◆ **MATERIAL FOR THE TASK**
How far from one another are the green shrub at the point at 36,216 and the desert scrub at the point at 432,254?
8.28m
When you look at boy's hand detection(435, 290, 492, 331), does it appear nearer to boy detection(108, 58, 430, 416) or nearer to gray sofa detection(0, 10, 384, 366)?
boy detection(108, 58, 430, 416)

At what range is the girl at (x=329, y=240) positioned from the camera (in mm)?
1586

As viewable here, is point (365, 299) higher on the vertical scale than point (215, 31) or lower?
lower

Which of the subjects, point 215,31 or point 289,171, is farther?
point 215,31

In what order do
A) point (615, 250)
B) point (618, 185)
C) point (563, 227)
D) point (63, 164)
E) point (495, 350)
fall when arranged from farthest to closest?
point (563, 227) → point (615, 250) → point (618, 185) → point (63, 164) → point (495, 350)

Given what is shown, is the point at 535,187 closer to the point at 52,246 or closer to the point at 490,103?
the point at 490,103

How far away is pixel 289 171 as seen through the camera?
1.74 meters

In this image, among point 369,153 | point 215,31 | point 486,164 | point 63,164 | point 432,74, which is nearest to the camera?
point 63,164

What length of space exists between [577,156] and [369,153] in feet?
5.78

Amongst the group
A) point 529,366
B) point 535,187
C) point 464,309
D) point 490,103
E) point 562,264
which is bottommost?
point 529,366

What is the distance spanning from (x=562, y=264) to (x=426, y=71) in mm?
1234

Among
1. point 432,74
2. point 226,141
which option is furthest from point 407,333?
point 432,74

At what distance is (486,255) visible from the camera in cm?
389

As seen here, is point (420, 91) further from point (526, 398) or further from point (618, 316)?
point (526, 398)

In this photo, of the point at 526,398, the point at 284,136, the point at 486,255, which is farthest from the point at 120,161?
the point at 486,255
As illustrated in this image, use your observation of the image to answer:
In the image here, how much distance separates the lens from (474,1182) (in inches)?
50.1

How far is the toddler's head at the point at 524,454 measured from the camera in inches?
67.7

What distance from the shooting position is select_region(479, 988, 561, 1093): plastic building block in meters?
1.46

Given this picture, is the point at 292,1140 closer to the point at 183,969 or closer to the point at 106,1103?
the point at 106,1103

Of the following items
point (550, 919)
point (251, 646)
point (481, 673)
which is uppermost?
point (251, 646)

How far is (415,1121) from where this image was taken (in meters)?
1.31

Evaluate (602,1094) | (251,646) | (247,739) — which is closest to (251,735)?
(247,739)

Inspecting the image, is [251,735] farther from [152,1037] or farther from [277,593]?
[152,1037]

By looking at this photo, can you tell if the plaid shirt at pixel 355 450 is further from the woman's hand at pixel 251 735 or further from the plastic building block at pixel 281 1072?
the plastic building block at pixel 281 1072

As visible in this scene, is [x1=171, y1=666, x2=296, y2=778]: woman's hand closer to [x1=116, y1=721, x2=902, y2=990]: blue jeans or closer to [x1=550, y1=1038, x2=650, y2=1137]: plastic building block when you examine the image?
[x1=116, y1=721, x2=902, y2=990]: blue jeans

◆ **REQUIREMENT**
Copy out every one of the items above word for word, without changing anything.

◆ **ANSWER TO THE EXERCISE**
How far from one another are the green shrub at the point at 36,216 and the desert scrub at the point at 432,254?
8.28m
When you look at boy's hand detection(435, 290, 492, 331), does it appear nearer to boy detection(108, 58, 430, 416) or nearer to gray sofa detection(0, 10, 384, 366)?
boy detection(108, 58, 430, 416)

At what range is the girl at (x=329, y=240) positioned from the camera (in mm)?
1586

As viewable here, is point (365, 299) higher on the vertical scale than point (215, 31) or lower?
lower

Which of the subjects, point 215,31 or point 289,171, is farther?
point 215,31

In what order do
A) point (615, 250)
B) point (618, 185)
C) point (563, 227)
D) point (63, 164)
E) point (495, 350)
fall when arranged from farthest to closest?
point (563, 227) → point (615, 250) → point (618, 185) → point (63, 164) → point (495, 350)

Given what is shown, is the point at 535,187 closer to the point at 52,246 or closer to the point at 490,103?
the point at 490,103

How far away is pixel 289 171 as seen through the camera?
1.74 meters

In this image, among point 369,153 | point 215,31 | point 486,164 | point 63,164 | point 432,74, which is nearest to the camera?
point 63,164

What length of space exists between [577,156] and [369,153] in feet?
5.78

Amongst the group
A) point 529,366
B) point 535,187
C) point 464,309
D) point 490,103
E) point 562,264
which is bottommost?
point 529,366

What is the distance spanning from (x=562, y=264) to (x=426, y=71) in mm?
1234

Among
1. point 432,74
2. point 226,141
which option is furthest from point 407,333?
point 432,74

At what distance is (486,255) visible from the camera in cm?
389

As seen here, is point (420, 91) further from point (526, 398) or further from point (618, 316)?
point (526, 398)

In this photo, of the point at 526,398, the point at 284,136, the point at 486,255, which is farthest from the point at 120,161?
the point at 486,255
As illustrated in this image, use your observation of the image to answer:
In the image here, how much distance separates the lens from (474,1182) (in inches)?
50.1

How far is the toddler's head at the point at 524,454 measured from the camera in inches?
67.7

What distance from the shooting position is select_region(479, 988, 561, 1093): plastic building block in meters?
1.46

Given this picture, is the point at 292,1140 closer to the point at 183,969 or closer to the point at 106,1103?
the point at 106,1103

Of the following items
point (550, 919)
point (251, 646)
point (481, 673)
which is uppermost?
point (251, 646)

How far is (415,1121) from where this image was taken (in meters)?
1.31

Evaluate (602,1094) | (251,646) | (247,739) — which is closest to (251,735)?
(247,739)

Inspecting the image, is [251,735] farther from [152,1037] or farther from [277,593]?
[152,1037]

By looking at this photo, can you tell if the plaid shirt at pixel 355 450 is further from the woman's hand at pixel 251 735 or further from the plastic building block at pixel 281 1072?
the plastic building block at pixel 281 1072

As visible in this scene, is [x1=171, y1=666, x2=296, y2=778]: woman's hand closer to [x1=116, y1=721, x2=902, y2=990]: blue jeans or closer to [x1=550, y1=1038, x2=650, y2=1137]: plastic building block when you examine the image?
[x1=116, y1=721, x2=902, y2=990]: blue jeans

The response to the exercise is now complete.